Meine Damen und Herren, ich muß mich mit Entschiedenheit dagegen wehren, daß eine solche Regelung eine Störung des sozialen Friedens bedeuten könnte.
Es ist nicht beabsichtigt, den Anteil der Arbeitnehmer im Aufsichtsrat zu reduzieren, sondern es geht nur um die interne Aufteilung. Meine Damen und Herren, ich sage in aller Offenheit: mit diesem Vorschlag werden wir bestimmt draußen bei den Arbeitnehmern bestehen.
Das Wort hat der Abgeordnete Scheppmann.
Herr Präsident! Meine Damen und Herren! Herr Kollege Dannebom hat geglaubt, mich hier zitieren zu müssen, und hat das, was ich hier vorgetragen habe, und meine innere Einstellung angezweifelt. Ich möchte dazu folgendes sagen, Kollege Dannebom.
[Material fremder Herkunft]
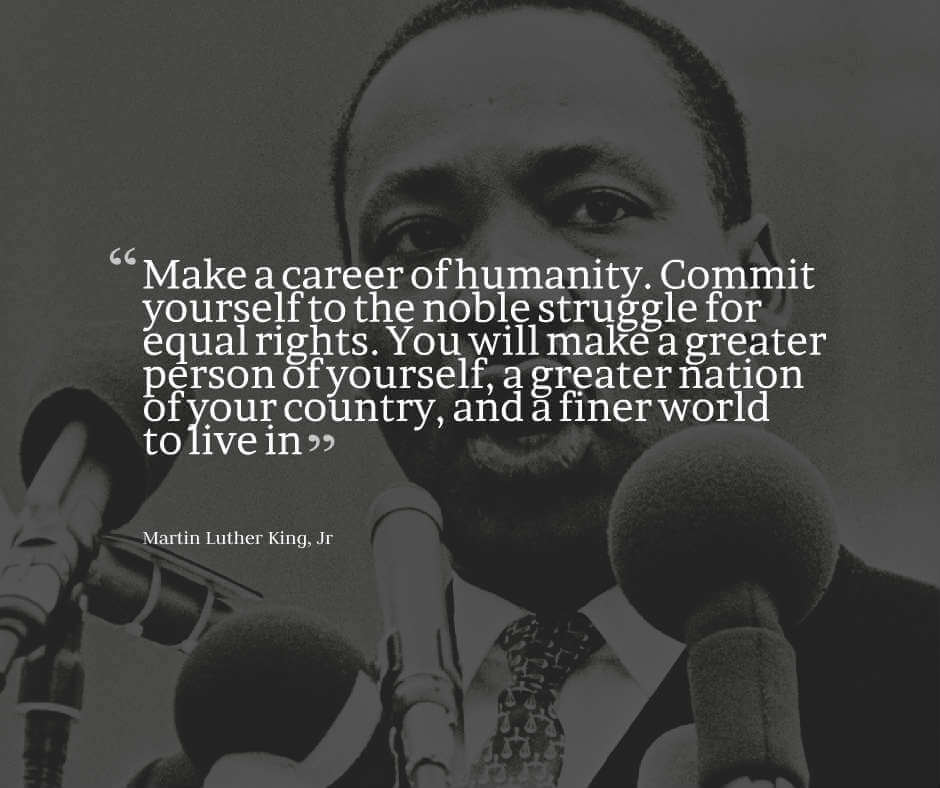 Martin Luther King Jr Quote on Equality: Make a career of humanity. Commit yourself to the noble struggle for equal rights. You will make a greater person of yourself, a greater nation of your country, and a finer world to live in.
Ich habe eingangs meiner Ausführungen, als ich meine Begründung gab, sehr deutlich gesagt, daß der Aufsichtsrat in den Montanobergesellschaften 15 Personen umfaßt und daß der Teil, der auf die Gewerkschaften entfällt, in keiner Weise reduziert ist. Wenn nun eine Vergrößerung des Aufsichtsrates in Frage kommt, dann sollen nach dem Standpunkt, den ich vertreten habe, diejenigen Vertreter der Arbeitnehmer, die zusätzlich in den Aufsichtsrat zu entsenden sind, aus den Betrieben kommen. Das ist meine innere Auffassung, das möchte ich hier einmal ganz offen sagen. Ich bin der Meinung, daß bei diesen großen Konzernen, denen 50-, 60- und 70 000 Menschen angehören, das Verhältnis 4 zu 3 berechtigt ist. Wenn ich hier für diese großen Konzerne ein Verhältnis von 4 zu 3 — d. h. 4 aus den Betrieben und 3 von den Gewerkschaften — vorschlage und vertrete, so ist das meine persönliche Auffassung, und ich stehe dazu.
Das Wort hat der Abgeordnete Dannebom.
Herr Präsident! Meine Damen und Herren! Einige Bemerkungen zu den Worten, die der Herr Kollege Sabel vorhin an mich gerichtet hat. Mit Ihnen gemeinsam sind wir für das Mitbestimmungsrecht der in den Betrieben beschäftigten Menschen. Darüber gibt es zwischen uns sicher keine Meinungsverschiedenheit. Meinungsverschiedenheit gibt es nur über die Gewichtsverteilung.
Denn in den großen Gesellschaften werden Probleme, über die der Aufsichtsrat zu entscheiden hat, zur Debatte stehen, die nicht nur durch die betriebliche Brille gesehen werden dürfen.
Aus diesen Überlegungen heraus glaubten wir, auch Menschen beteiligen zu müssen, die außerhalb des Betriebs stehen.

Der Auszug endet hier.